Par ailleurs, dans la leçon du 4 décembre 1968 de son Séminaire D’un Autre à l’autre, Lacan énonce que s’il existe une théorie de la pratique analytique, il n’y a pas de théorie de l’inconscient. Il reprend la notion de réel, défini comme impossible, et note une nouvelle définition du sujet : « il n’y a de sujet que d’un dire » [6]. Le sujet est effet de dire : « Dire d’autre part que le réel, c’est l’impossible, c’est aussi énoncer que c’est seulement le serrage extrême du dire, poursuit Lacan, en tant que le dire introduit l’impossible et non pas seulement l’énonce. » [7]
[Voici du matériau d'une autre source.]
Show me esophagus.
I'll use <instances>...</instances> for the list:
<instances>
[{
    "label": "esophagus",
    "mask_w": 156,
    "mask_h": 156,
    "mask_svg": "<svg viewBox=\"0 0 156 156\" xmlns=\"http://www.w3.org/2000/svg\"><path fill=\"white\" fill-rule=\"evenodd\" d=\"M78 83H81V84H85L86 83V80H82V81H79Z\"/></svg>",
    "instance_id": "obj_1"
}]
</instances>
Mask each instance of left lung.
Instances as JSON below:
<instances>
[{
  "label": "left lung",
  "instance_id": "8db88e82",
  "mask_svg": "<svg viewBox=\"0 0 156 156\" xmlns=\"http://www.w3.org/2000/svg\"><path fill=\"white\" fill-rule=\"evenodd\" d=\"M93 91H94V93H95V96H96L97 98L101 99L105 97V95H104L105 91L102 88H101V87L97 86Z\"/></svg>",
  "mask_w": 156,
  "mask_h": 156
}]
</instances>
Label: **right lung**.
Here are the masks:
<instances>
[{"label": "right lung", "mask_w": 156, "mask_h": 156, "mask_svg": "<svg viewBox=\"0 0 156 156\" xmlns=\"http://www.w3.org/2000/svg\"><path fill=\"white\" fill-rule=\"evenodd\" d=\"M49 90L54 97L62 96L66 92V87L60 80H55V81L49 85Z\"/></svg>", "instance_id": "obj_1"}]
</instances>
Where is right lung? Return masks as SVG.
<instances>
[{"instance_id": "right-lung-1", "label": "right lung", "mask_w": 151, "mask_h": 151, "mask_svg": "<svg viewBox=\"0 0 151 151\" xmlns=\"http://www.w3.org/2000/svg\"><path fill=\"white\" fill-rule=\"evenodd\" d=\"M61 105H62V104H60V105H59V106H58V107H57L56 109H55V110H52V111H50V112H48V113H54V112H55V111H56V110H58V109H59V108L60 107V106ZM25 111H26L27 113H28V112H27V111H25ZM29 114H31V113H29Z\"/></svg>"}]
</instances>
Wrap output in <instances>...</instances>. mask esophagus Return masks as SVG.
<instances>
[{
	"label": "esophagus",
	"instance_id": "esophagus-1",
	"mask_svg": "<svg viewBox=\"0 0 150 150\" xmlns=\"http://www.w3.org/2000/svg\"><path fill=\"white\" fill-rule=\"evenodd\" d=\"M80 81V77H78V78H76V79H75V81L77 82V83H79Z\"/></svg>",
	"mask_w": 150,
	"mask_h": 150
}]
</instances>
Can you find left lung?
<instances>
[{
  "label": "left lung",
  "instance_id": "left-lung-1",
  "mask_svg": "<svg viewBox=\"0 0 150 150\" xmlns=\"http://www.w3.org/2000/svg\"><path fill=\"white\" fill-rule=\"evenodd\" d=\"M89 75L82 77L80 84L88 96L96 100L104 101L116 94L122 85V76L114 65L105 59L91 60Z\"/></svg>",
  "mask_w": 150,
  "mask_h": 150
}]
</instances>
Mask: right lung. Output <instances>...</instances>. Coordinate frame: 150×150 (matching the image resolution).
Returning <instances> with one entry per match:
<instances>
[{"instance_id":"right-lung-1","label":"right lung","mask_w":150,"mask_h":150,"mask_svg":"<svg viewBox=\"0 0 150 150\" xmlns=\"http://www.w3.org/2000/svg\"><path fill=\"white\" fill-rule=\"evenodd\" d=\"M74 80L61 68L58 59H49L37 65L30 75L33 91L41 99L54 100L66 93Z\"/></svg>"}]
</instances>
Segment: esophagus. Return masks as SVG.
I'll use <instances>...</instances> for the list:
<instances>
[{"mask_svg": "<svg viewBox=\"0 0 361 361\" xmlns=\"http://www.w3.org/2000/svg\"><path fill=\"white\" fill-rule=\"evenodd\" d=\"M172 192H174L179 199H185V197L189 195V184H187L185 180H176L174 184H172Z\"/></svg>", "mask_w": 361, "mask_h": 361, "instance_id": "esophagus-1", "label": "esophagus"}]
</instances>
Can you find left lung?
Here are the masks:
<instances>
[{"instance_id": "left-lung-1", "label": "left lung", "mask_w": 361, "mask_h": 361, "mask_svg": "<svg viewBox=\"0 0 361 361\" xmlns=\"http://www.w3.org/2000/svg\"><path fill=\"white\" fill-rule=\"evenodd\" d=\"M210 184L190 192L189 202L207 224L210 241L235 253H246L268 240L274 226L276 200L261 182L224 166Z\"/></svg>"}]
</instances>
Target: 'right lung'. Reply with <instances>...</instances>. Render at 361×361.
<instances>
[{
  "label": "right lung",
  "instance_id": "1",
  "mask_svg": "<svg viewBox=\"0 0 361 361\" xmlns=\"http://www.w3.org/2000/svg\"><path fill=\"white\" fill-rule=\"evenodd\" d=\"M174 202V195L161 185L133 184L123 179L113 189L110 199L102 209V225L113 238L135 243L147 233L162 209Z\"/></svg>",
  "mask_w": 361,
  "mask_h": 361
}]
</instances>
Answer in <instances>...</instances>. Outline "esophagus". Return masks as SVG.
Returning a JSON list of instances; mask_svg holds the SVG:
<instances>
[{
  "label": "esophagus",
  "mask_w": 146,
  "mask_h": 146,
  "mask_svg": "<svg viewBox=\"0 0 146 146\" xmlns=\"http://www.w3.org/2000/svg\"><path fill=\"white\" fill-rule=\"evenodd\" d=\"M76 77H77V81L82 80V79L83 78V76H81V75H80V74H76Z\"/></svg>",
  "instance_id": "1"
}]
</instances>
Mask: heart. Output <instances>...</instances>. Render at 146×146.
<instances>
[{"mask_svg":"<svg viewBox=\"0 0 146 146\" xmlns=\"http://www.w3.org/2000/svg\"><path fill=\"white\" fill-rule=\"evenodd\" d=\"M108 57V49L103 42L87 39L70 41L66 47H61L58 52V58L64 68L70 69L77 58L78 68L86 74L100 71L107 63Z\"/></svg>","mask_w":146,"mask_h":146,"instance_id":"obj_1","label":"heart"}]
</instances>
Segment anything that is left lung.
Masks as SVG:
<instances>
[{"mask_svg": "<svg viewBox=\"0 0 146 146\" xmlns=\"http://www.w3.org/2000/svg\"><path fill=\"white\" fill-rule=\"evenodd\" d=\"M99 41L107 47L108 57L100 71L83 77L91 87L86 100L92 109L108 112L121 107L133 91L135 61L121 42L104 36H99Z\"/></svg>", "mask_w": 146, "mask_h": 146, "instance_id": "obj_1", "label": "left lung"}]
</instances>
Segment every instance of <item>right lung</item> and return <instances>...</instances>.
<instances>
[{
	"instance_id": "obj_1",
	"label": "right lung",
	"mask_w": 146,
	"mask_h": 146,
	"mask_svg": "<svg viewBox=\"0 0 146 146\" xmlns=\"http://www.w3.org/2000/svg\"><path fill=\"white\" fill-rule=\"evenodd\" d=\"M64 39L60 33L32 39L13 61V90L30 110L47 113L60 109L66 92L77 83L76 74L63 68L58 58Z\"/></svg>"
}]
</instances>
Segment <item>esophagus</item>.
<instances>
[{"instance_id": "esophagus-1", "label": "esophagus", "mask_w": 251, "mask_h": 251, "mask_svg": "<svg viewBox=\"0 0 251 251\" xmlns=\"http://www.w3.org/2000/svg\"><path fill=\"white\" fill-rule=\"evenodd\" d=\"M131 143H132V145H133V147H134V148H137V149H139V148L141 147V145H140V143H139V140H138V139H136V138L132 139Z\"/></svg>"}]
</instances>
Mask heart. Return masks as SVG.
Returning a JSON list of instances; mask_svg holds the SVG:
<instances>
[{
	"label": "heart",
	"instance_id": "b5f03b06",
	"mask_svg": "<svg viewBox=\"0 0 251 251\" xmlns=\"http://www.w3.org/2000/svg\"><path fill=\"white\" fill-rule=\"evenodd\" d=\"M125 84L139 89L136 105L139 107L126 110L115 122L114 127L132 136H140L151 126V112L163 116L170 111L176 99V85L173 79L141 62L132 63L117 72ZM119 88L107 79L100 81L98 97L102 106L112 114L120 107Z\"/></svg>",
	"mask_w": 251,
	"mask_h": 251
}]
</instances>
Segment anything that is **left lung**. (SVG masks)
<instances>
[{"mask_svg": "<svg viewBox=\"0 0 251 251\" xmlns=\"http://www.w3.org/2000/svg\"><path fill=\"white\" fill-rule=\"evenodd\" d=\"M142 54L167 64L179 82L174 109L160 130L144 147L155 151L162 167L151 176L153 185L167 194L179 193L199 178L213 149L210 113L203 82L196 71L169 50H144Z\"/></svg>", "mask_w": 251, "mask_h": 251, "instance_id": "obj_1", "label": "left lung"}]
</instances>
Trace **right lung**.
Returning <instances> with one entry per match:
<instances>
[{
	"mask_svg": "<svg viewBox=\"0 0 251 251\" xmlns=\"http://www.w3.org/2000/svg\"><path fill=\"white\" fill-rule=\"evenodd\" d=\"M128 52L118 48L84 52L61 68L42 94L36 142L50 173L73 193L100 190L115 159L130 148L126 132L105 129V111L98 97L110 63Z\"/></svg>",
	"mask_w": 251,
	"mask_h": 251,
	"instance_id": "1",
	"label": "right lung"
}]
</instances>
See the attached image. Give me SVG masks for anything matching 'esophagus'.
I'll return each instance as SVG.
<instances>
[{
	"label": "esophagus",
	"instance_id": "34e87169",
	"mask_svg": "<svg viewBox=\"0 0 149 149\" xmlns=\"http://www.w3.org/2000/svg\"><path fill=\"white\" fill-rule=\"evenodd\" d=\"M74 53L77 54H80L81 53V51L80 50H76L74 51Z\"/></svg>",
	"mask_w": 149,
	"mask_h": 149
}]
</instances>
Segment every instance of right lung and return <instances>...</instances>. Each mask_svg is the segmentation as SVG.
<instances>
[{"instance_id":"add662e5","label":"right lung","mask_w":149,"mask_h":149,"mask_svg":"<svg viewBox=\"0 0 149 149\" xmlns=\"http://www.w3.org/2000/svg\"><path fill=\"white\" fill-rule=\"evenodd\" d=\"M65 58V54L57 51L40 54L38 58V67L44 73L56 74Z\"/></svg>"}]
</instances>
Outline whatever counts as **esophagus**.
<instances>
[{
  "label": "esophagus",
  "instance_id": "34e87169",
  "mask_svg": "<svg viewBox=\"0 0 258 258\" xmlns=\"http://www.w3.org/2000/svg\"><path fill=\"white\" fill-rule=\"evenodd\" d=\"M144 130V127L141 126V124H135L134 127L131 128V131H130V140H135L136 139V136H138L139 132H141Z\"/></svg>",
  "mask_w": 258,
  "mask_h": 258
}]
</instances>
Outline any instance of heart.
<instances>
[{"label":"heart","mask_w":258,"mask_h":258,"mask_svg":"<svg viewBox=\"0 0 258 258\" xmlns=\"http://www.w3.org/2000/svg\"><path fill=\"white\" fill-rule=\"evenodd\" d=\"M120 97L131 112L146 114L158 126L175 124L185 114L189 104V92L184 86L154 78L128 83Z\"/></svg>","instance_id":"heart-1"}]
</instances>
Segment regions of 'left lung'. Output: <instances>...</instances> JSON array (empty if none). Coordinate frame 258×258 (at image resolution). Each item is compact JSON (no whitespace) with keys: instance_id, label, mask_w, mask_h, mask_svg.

À partir de la rencontre avec un impossible une autre réponse est possible. C’est ce que Lacan note dès 1966, sur le point de rebroussement du symptôme : « l’enveloppe formelle du symptôme […] nous mena à cette limite où elle se rebrousse en effets de création » [8].

La pratique analytique orientée par le réel est une politique du symptôme. Par le serrage extrême du dire, elle vise le hors-sens du symptôme. La rencontre d’un impossible permet une autre réponse, inédite, possible rectification du rapport singulier de chaque Un à sa jouissance, dans la contingence, ce qui cesse de ne pas s’écrire.

La rencontre d’un impossible, ce qui ne cesse pas de ne pas s’écrire, est ce qui ouvre à l’écriture, à une création, à un effort de poésie [9].

 

[1] Freud S., L’Interprétation du rêve, Paris, PUF, 2010, p. 152.

[2] Lacan J., Le Séminaire, livre III, Les Psychoses, texte établi par J.-A. Miller, Paris, Seuil, 1981, p. 220.

[3] Lacan J., Le Séminaire, livre XX, Encore, texte établi par J.-A. Miller, Paris, Seuil, 1975, p. 35-36.

[4] Lacan J., « Conférences chez le Professeur Deniker, hôpital Saint-Anne, le 10 novembre 1978 », Journal français de psychiatrie, n°41, mai 2015, p. 7, disponible sur Cairn.

[5] Ibid., p. 7-8.

[6] Lacan J., Le Séminaire, livre XVI, D’un Autre à l’autre, texte établi par J.-A. Miller, Paris, Seuil, 2006, p. 66.

[7] Ibid.

[8] Lacan J., « De nos antécédents », Écrits, Paris, Seuil, 1966, p. 66.

[9] Miller J.-A., « L’orientation lacanienne. Un effort de poésie » (2002-2003), enseignement prononcé dans le cadre du département de psychanalyse de l’université Paris 8, inédit.